====== EXTRACT
Rescue operations resumed on Monday morning to trace four people who are still missing
Nepal plane crash site. Photo: ANI
Searchers on Monday found both the cockpit voice recorder and flight data recorder from a passenger flight that crashed on Sunday, killing at least 68 people in Nepal's deadliest plane crash in 30 years, officials said.
The data on the recorders may help investigators determine what caused the ATR 72 aircraft, carrying 72 people, to crash in clear weather just before landing in the tourist city of Pokhara.
Teknath Sitaula, a Kathmandu Airport official, said the so-called black boxes "are in a good condition now. They look good from outside."
Minutes before the aircraft was to land on Sunday, the pilot asked for a change of runway, a spokesperson for Pokhara airport said on Monday. "The permission was granted. "We don't ask (why), whenever a pilot asks we give permission to change approach," spokesperson Anup Joshi said.
Rescuers were battling cloudy weather and poor visibility as they scoured the river gorge for passengers who are unaccounted for, more than 24 hours after the crash. Seventy bodies have been recovered.
The plane, on a scheduled flight from Kathmandu to Pokhara, gateway to the scenic Annapurna mountain range, was carrying 57 Nepalis, five Indians, four Russians, two South Koreans, and one person each from Argentina, Ireland, Australia and France.
============
====== DATA SUPPLIED
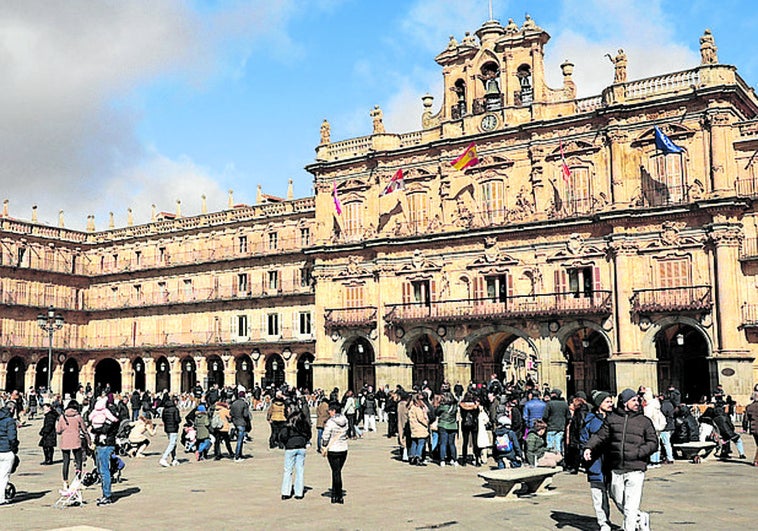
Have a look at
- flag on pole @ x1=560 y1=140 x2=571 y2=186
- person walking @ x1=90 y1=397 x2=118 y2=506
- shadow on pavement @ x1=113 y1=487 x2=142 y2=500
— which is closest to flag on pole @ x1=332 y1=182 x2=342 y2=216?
flag on pole @ x1=560 y1=140 x2=571 y2=186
============
— EXERCISE OBJECTIVE —
Continue the news report on the Nepal plane crash near Pokhara, picking up after its last sentence.

— RESULT OF THE EXERCISE —
Pokhara police official Ajay K.C. said the search-and-rescue operation, which stopped because of darkness on Sunday, had resumed.
"We will take out the five bodies from the gorge and search for the remaining four that are still missing,” he told Reuters. "It is cloudy now... causing a problem in the search."
The other 63 bodies had been sent to a hospital, he said. A spokesperson for Pokhara airport also said that the weather was hampering rescue efforts, but that clouds were expected to clear later in the day.
Nearly 350 people have died since 2000 in plane or helicopter crashes in Nepal - home to eight of the world's 14 highest mountains, including Everest - where sudden weather changes can make for hazardous conditions.
Experts say air accidents are usually caused by a combination of factors, and investigations can take months or longer.
India's aviation regulator said it would take all measures to ensure safe aviation in the country's airspace.
Nepal has declared a day of national mourning on Monday and set up a panel to investigate the disaster and suggest measures to avoid such incidents in future.